Исходный текст:
○ ○ ○ ○
Лирическим фоном пьесы взята блоковская волшебно-губительная атмосфера второго тома — блоковскими аллюзиями пронизан весь текст пьесы. Продолжается зависимость Толстого от Блока и борьба с его всеподчиняющим влиянием, которая в творчестве Толстого окрасила целое десятилетие.
Добавлен закатный колорит: подробно обсуждаются «могильные сцены» смертолюбивого драматурга Василия Васильевича Темного. Несомненно, тут имеется в виду творчество Федора Сологуба, главного гонителя Толстого и главного истца в долго не затихавшем «судном деле». Но в пьесе нет на это «дело» ни единого намека. Правда, некрофильскому драматургу во вкусе Сологуба приписана «бездарная голова», и он понижен в статусе: назван «посредником между нами (т. е. молодой элитой. — Е.Т.) и толпой».
○ ○ ○ ○
Учебный материал:
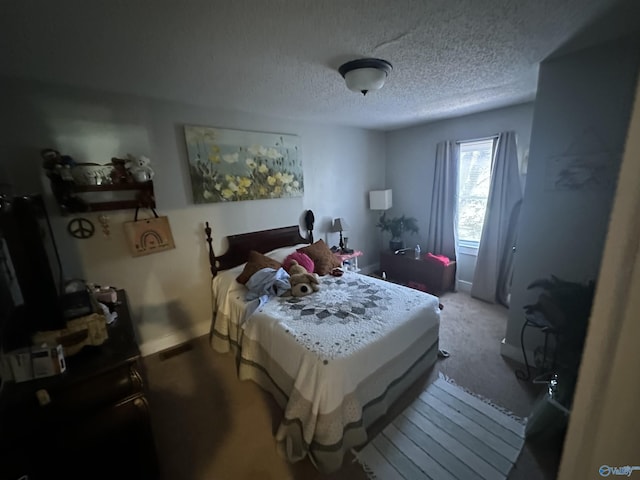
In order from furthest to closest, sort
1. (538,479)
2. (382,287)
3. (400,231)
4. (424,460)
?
○ ○ ○ ○
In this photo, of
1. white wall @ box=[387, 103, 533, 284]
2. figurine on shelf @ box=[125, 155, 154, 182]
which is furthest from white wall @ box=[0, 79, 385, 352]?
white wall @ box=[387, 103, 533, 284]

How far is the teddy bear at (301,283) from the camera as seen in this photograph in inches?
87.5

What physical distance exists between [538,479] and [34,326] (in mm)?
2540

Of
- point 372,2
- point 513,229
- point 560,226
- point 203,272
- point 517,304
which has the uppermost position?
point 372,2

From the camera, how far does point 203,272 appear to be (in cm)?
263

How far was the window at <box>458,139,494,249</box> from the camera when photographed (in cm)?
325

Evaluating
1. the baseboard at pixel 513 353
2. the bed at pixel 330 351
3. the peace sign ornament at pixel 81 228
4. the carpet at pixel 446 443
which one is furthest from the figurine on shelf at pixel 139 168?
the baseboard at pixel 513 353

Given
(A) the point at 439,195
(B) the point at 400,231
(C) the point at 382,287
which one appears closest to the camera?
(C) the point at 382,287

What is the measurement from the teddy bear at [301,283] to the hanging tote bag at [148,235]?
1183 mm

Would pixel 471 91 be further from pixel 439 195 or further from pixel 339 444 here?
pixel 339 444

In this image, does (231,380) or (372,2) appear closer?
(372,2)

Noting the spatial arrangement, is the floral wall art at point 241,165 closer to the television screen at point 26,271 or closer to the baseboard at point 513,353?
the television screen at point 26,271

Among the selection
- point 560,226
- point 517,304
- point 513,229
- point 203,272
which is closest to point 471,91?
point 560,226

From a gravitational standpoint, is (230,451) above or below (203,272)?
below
○ ○ ○ ○
Задание к работе 1:
Перескажите в виде краткого списка абзац исходного текста, который начинается словами «Добавлен закатный колорит». Сохраните его основные факты.
Задание к работе 2:
Ответьте по исходному тексту на три вопроса.
(a) Чьими аллюзиями пронизан весь текст пьесы?
(b) Какой срок в творчестве Толстого окрасила борьба с влиянием Блока?
(c) Кто был главным истцом в «судном деле»?

Итоговый ответ 1:
- В пьесу добавлен закатный колорит: в ней подробно обсуждаются «могильные сцены» смертолюбивого драматурга Василия Васильевича Темного.
- Несомненно, здесь имеется в виду творчество Федора Сологуба. Он был главным гонителем Толстого и главным истцом в «судном деле».
- На это «дело» в пьесе нет ни единого намека.
- Драматургу во вкусе Сологуба приписана «бездарная голова», и его статус понижен: он назван «посредником между нами и толпой».

Итоговый ответ 2:
(a) Текст пьесы пронизан блоковскими аллюзиями.
(b) Эта борьба окрасила целое десятилетие.
(c) Главным истцом был Федор Сологуб.